PSMON User Guide

Process Monitor

AED includes a process monitor to ensure that services configured to run by the chkconfig or systemctl systems continue to run. If a service dies, AED will automatically restart the process.


Adding Services to Monitor

To add a service, simply enable it via chkconfig or systemctl and then generate the AED policy for the systems current start. The following steps accomplish this task:

Step 1: Enable a Service

As the root user, run the following command:

systemctl enable <service_name>

Example:

systemctl enable httpd

Step 2: Generate the AED Policy

Run the following command:

asl -s -f

Removing Services to Monitor

To remove a service, simply disable it via chkconfig or systemctl and then generate the AED policy for the systems current start.
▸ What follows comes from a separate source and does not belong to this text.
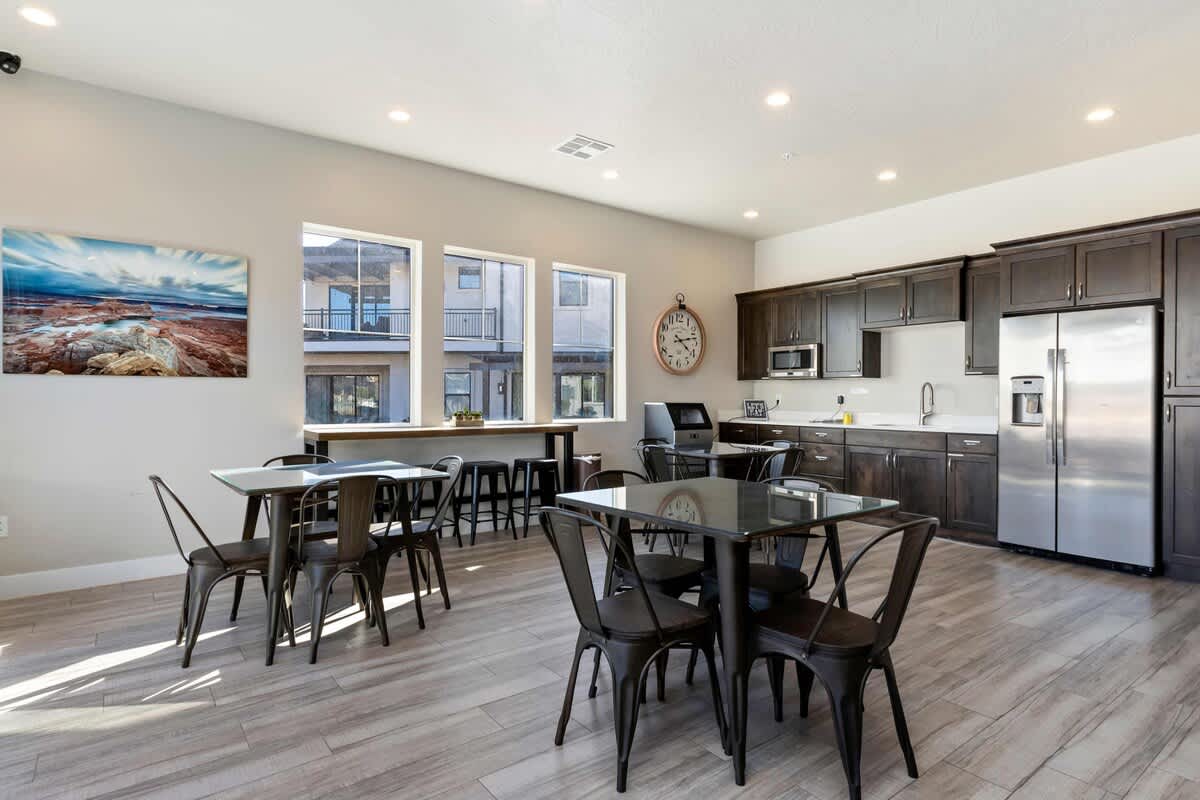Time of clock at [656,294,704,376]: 4:13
Please follow the following steps to do this:

Step 1: Disable a Service

As the root user, run the following command:

systemctl disable <service_name>

Example:

service disable httpd

Step 2: Generate the AED Policy

Run the following command:

asl -s -f

Disabling PSMON

Note

It is NOT recommended that you disable the process monitor. Doing so will also tell AED to not monitor its own services, and if a service fails for any reason AED will not restart the service.

Please follow the steps below to disable PSMON.
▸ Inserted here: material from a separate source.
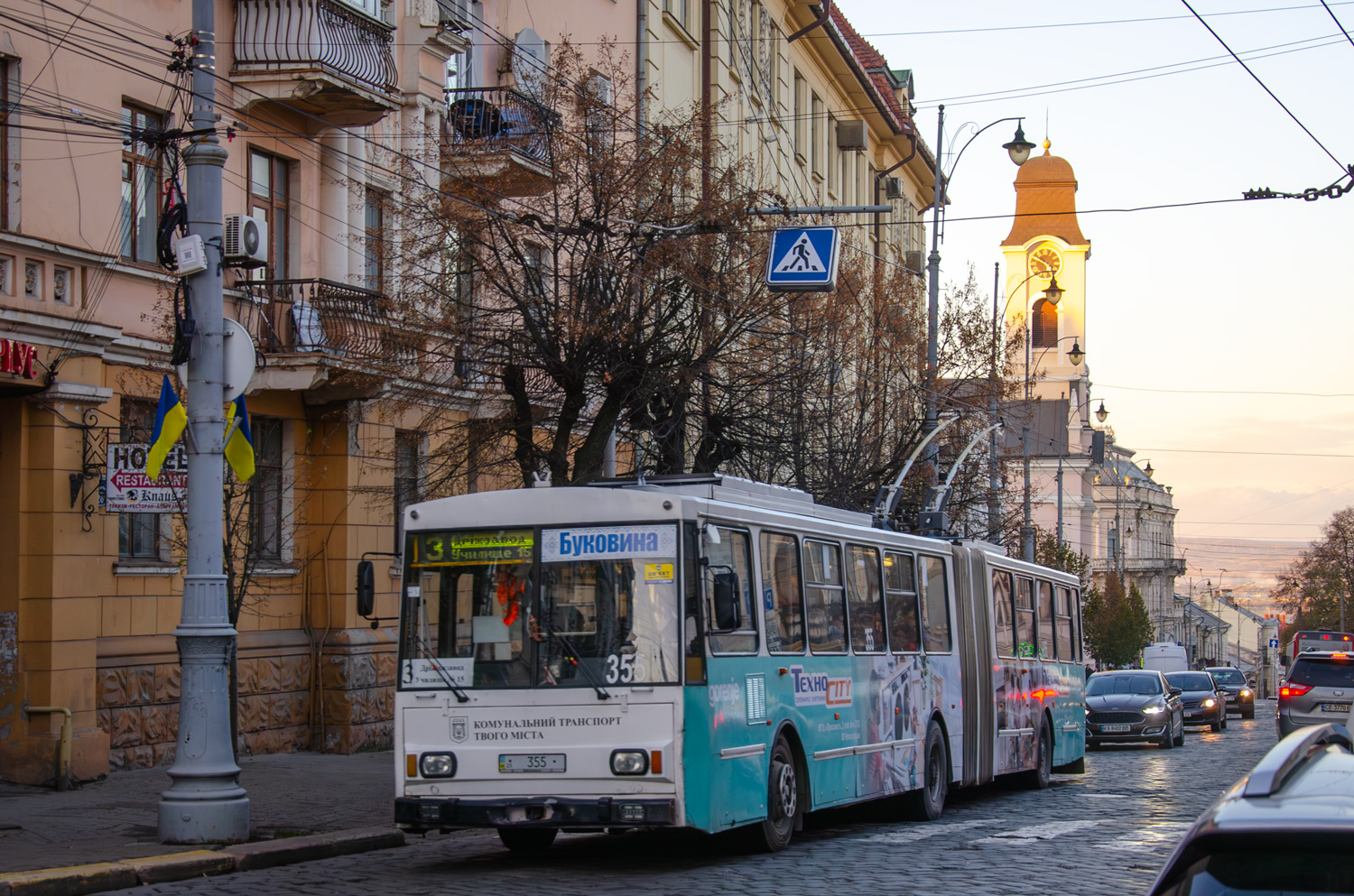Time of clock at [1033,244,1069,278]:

Step 1: Edit the AED Configuration File

Inside of /etc/asl/config set the following:

PSMON_ENABLE="no"

Step 2: Update the AED Security Policy

Run the following command:

asl -s -fails

Step 3: Kill the PSMON Process(es)

Run the following command:

killall -9 psmon

Step 4: Remove the Package

Run the following command:

rpm -e psmon --nodeps

Monitoring Processes with Systemd

Centos/Redhat 7 systems use systemd, which has its own process monitoring capability, psmon is only used to monitor processes that do not use systemd.

To monitor and automatically restart a process, please follow the process below:

Step 1: Check to make sure the service is manged by systemd

Each service will have a service file in /etc/systemd/system directory. For the purpose of this example the multi-user run level will be used, which is the most common run level Linux servers will start in. If you do not know what this means, your system is probably pre-configured to boot into the multi-user run level.
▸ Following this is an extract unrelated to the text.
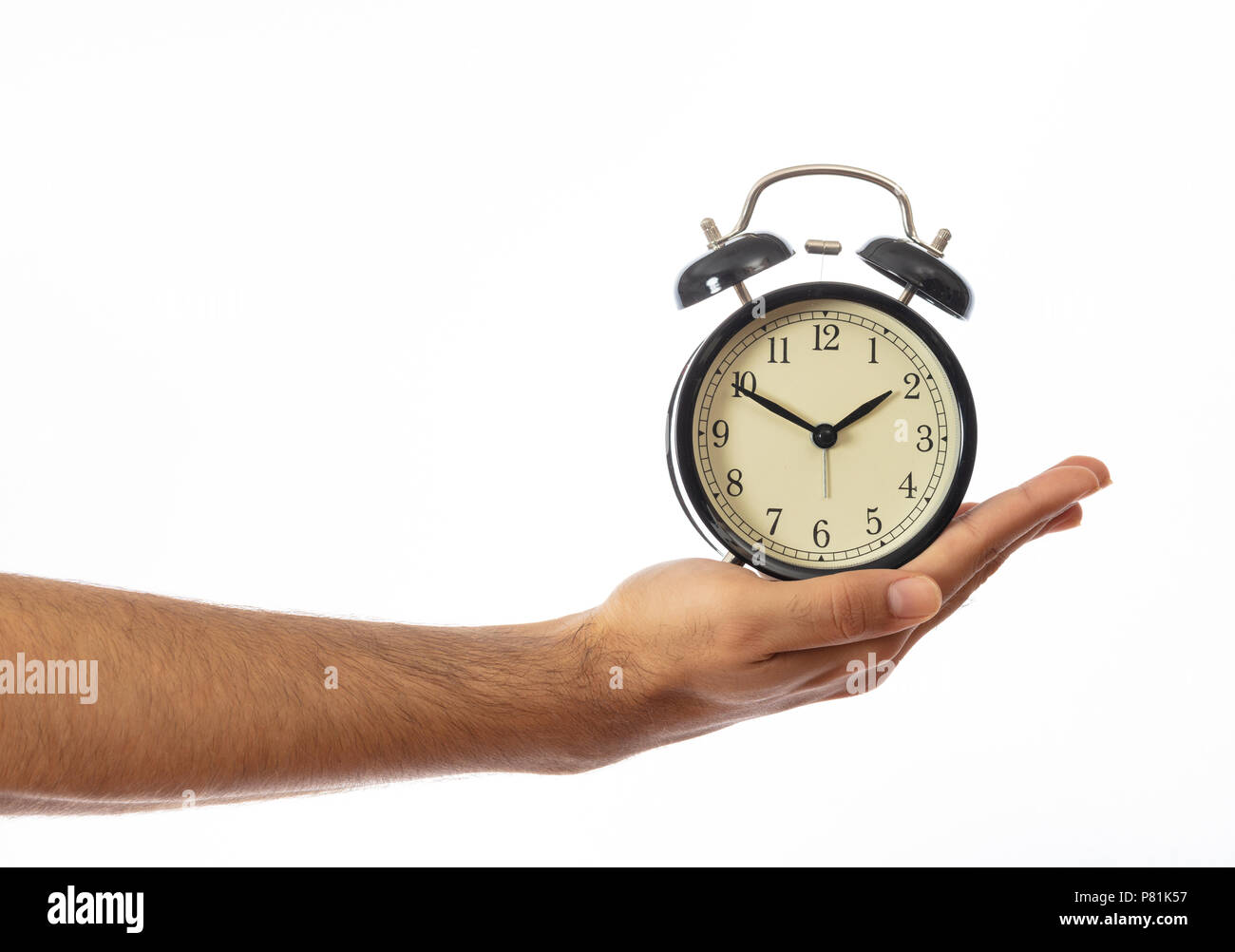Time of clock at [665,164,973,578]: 1:50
Make sure the service has a functional systemd init script located at:

/etc/systemd/system/mult-user.target.wants/service.service

Step 2 (Optional): Enable the Service

If the service is not already enabled, enable the service by running the following command:

sudo systemctl enable service.service

This will create a symlink in /etc/systemd/system/mult-user.wants/ that looks like the following:

lrwxrwxrwx 1 root root 38 Jan 13 11:54 /etc/systemd/system/multi-user.target.wants/service.service -> /usr/lib/systemd/system/service.service

This will enable automatic starting after a reboot.

Step 3: Configure the Service to Automatically Restart

Edit the /etc/systemd/system/mult-user.wants/service.service file. It should contain a line like the example below.

Restart=always

If this is not set to “always”, set it to always and the service will be automatically restarted if it crashes.

Step 4: Reload the Systemd Daemon

Reload the systemd daemon by runing the following command:

sudo systemctl daemon-reload

Step 5: Restart the Service

Restart the service by running the following command:

sudo systemctl restart service.service

Step 6 (Optional but recommended): Test to see if the service is started on reboot

Run the follwing command to reboot the system:

sudo reboot

Step 7: Kill the Process to see if it Automatically Restarts

Run the following command:

killall -9 service

Note

Replace ‘service’ with the service name you want to test, for example httpd.